> SOURCE INFORMATION
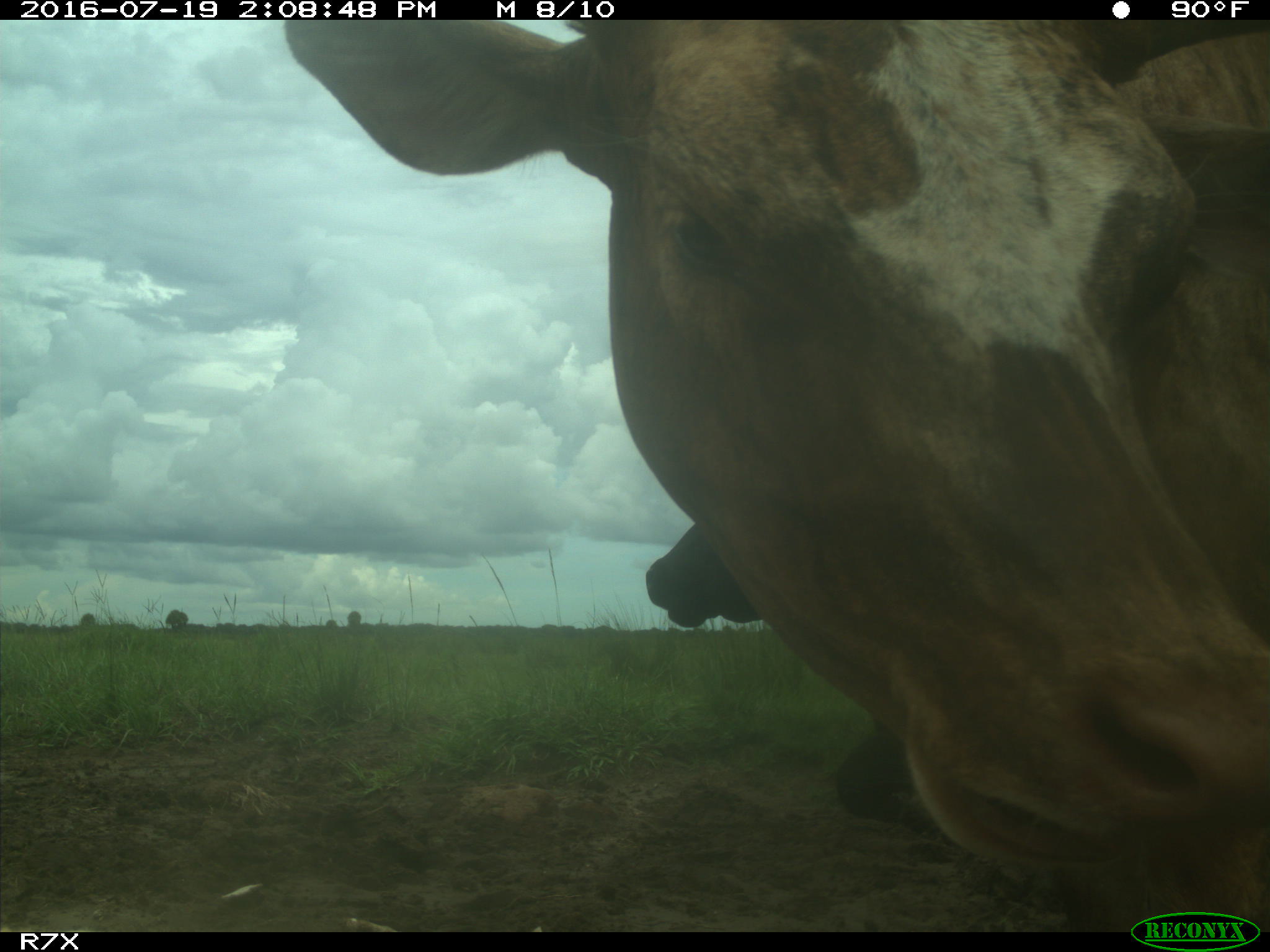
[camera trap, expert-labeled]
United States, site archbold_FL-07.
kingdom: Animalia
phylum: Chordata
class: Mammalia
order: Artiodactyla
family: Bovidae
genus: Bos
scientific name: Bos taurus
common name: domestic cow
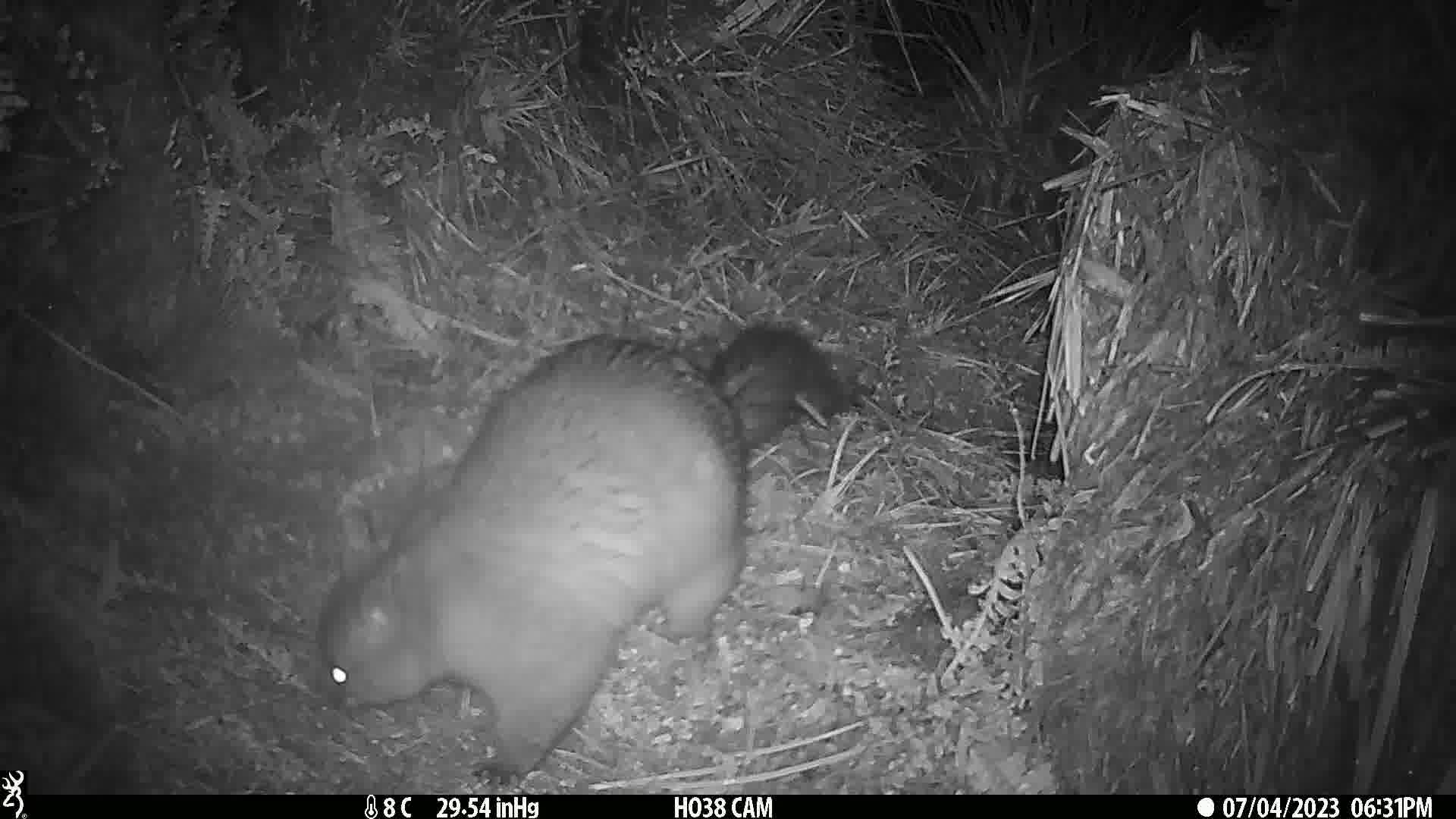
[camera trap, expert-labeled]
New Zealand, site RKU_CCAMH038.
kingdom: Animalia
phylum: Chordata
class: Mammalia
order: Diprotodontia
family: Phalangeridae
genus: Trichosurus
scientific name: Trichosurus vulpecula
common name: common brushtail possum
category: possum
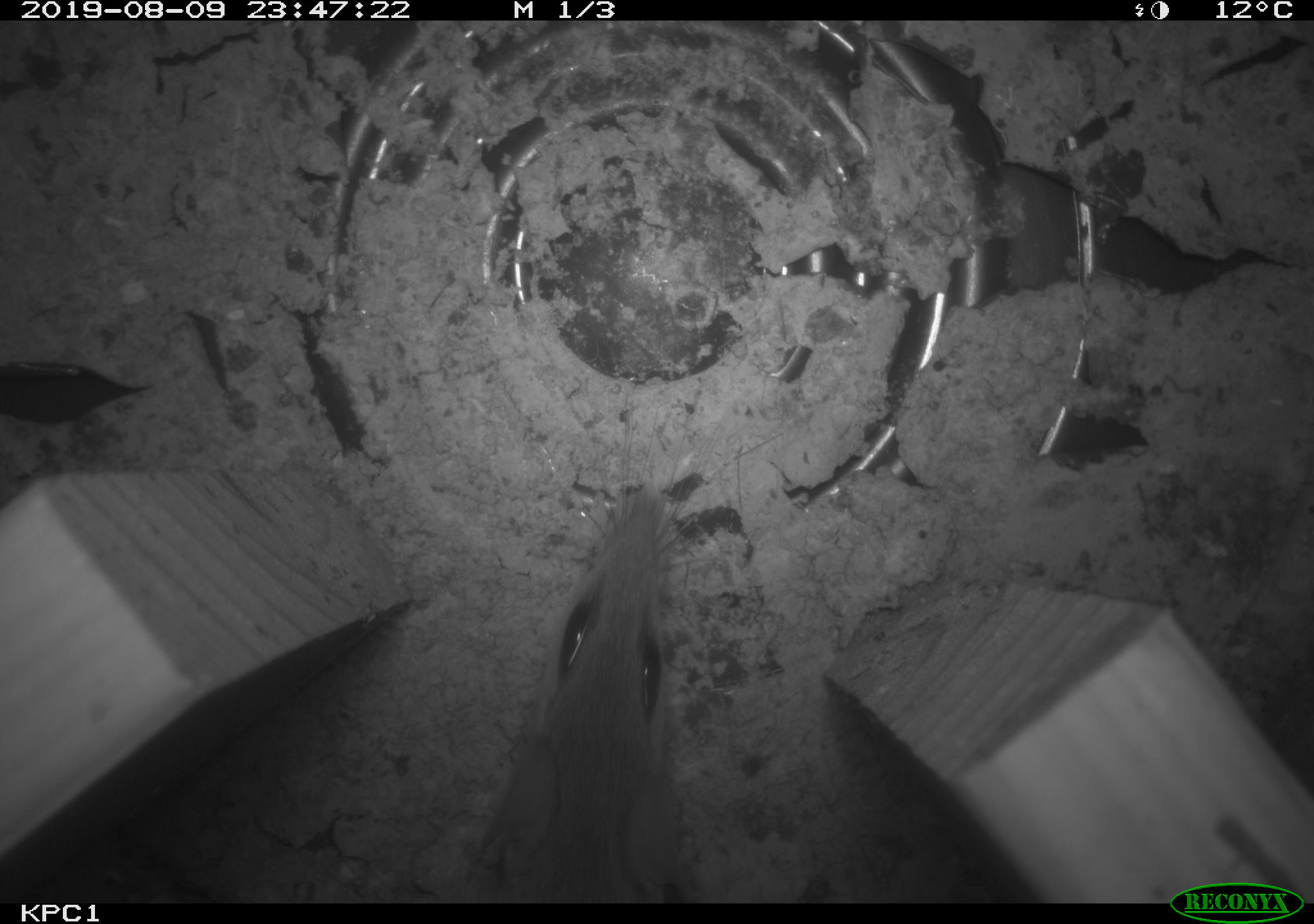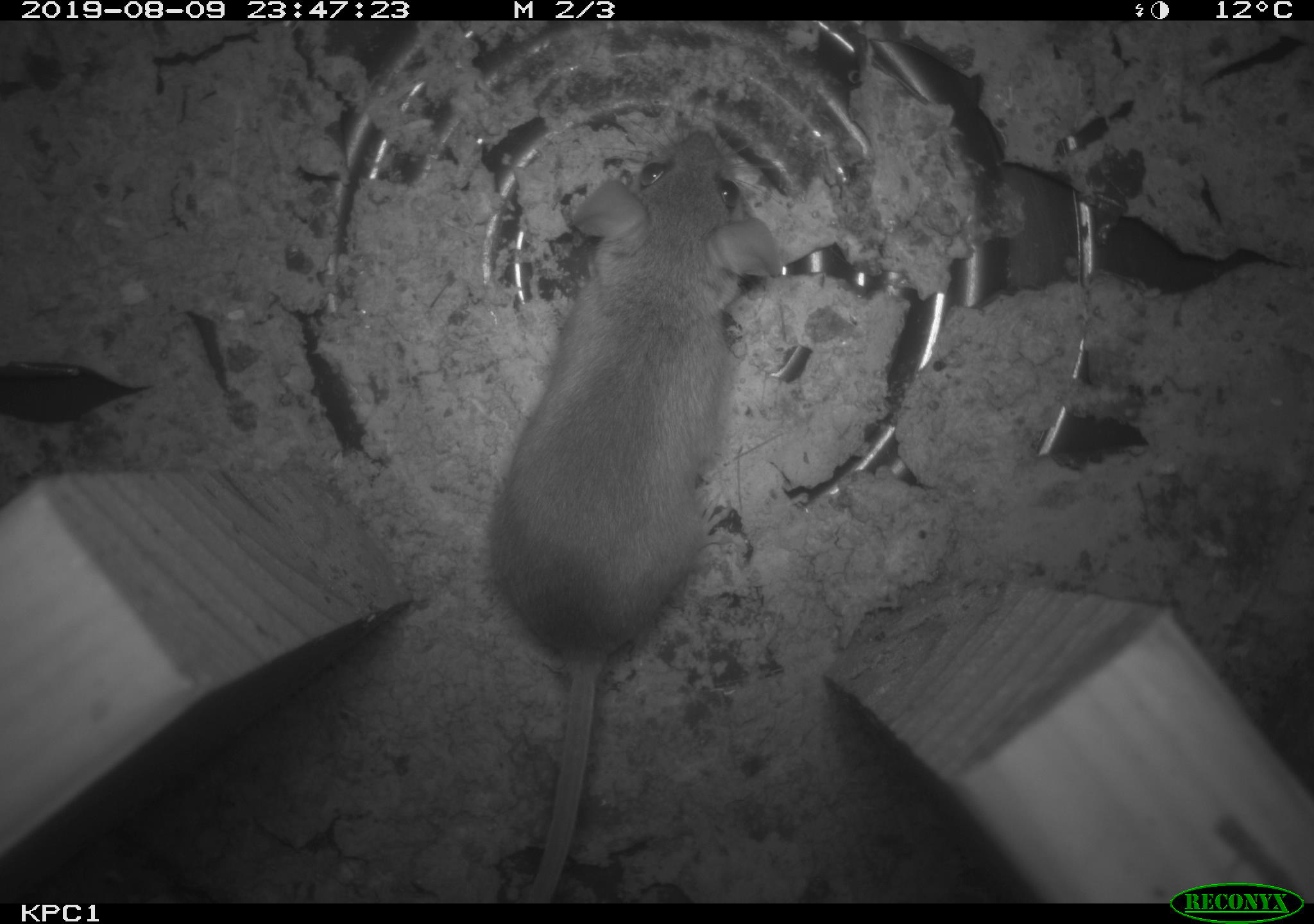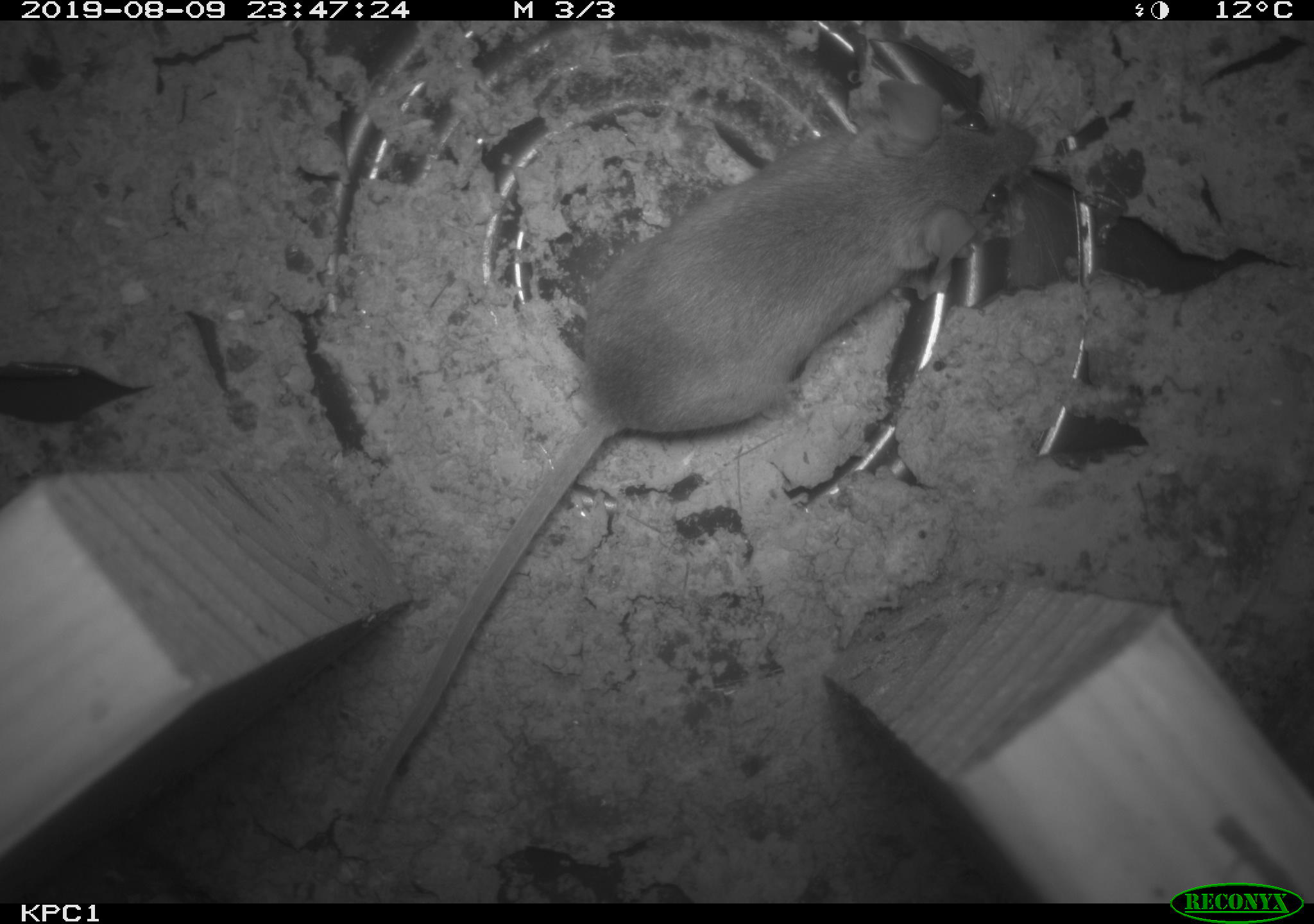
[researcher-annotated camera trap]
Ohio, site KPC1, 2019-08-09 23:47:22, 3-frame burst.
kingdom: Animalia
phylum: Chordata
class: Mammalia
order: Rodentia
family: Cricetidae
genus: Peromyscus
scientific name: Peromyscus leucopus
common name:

> YOUR GOAL
Transcribe everything above exactly. Do not include the pictures.

> SOLUTION TO THIS PROBLEM
[camera trap, expert-labeled]
United States, site archbold_FL-07.
kingdom: Animalia
phylum: Chordata
class: Mammalia
order: Artiodactyla
family: Bovidae
genus: Bos
scientific name: Bos taurus
common name: domestic cow
[camera trap, expert-labeled]
New Zealand, site RKU_CCAMH038.
kingdom: Animalia
phylum: Chordata
class: Mammalia
order: Diprotodontia
family: Phalangeridae
genus: Trichosurus
scientific name: Trichosurus vulpecula
common name: common brushtail possum
category: possum
[researcher-annotated camera trap]
Ohio, site KPC1, 2019-08-09 23:47:22, 3-frame burst.
kingdom: Animalia
phylum: Chordata
class: Mammalia
order: Rodentia
family: Cricetidae
genus: Peromyscus
scientific name: Peromyscus leucopus
common name:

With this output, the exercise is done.